Amazon’s Kindle Fire could be making the e-commerce giant $136 per device in content sales, according to estimates from RBC Capital.
When financial analysts in September learned Amazon (NASDAQ:AMZN) would sell its Kindle Fire tablet for $199.99, the assumption was that there was no way the e-commerce giant would make money on the devices itself after hardware and manufacturing costs were factored in.
The consensus was Amazon would make its money from delivering content, such as books, movies, music and applications, over the 7-inch, custom Google (NASDAQ:GOOG) Android tablet. IHS iSuppli confirmed the wash on hardware and manufacturing costs when it reported the Kindle Fire cost $201.70 to build.
That meant Amazon was losing nearly $2 per device, a model that is anathema to Apple (NASDAQ:AAPL), which keeps the bulk of the money it makes from selling its iPads.
Amazon won’t divulge sales of content served over its Kindle Fire slates, which analysts believe have sold millions to date. However, RBC Capital analyst Ross Sandler polled 216 Kindle Fire owners and concluded that Kindle Fire tablets are making Amazon more money than was originally expected by analysts.
“Our assumption is that Amazon could sell 3 to 4 million Kindle Fire units in Q4, and that those units are accretive to company-average operating margin within the first six months of ownership,” Sandler wrote in a research note Jan. 19 (via AllThingsDigital). “Our analysis assigns a cumulative lifetime operating income per unit of $136, with a cumulative operating margin of over 20 percent.”
How are consumers spending their money at Amazon via the Kindle Fire?

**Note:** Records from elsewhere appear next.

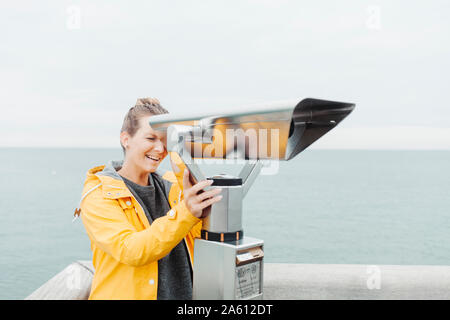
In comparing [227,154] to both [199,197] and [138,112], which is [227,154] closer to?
[199,197]

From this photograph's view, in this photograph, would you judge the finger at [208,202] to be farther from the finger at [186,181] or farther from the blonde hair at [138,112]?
the blonde hair at [138,112]

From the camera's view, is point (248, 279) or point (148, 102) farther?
point (148, 102)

While consumers are snapping up their share of streamed video content and product purchases, Sandler’s survey found roughly 80 percent of Fire owners have purchased ebooks, with 58 percent of respondents owning up to buying more than three ebooks within the first two months of owning the tablet.
Averaged out, that’s five ebooks per quarter, which nets Amazon $15 per Fire owner per quarter, assuming an average selling price of $10 for ebooks.
Paid apps mostly make up the rest of the $136 per device content spending, with 41 percent of Fire owners saying they bought at least three apps, if not more. This will put another $9 per Fire owner per quarter into Amazon’s coffers.
Amazon is expected to announce fourth-quarter earnings Jan. 31. Analysts such as Piper Jaffray’s Gene Munster expect the company to report 44 percent U.S. revenue growth, year over year.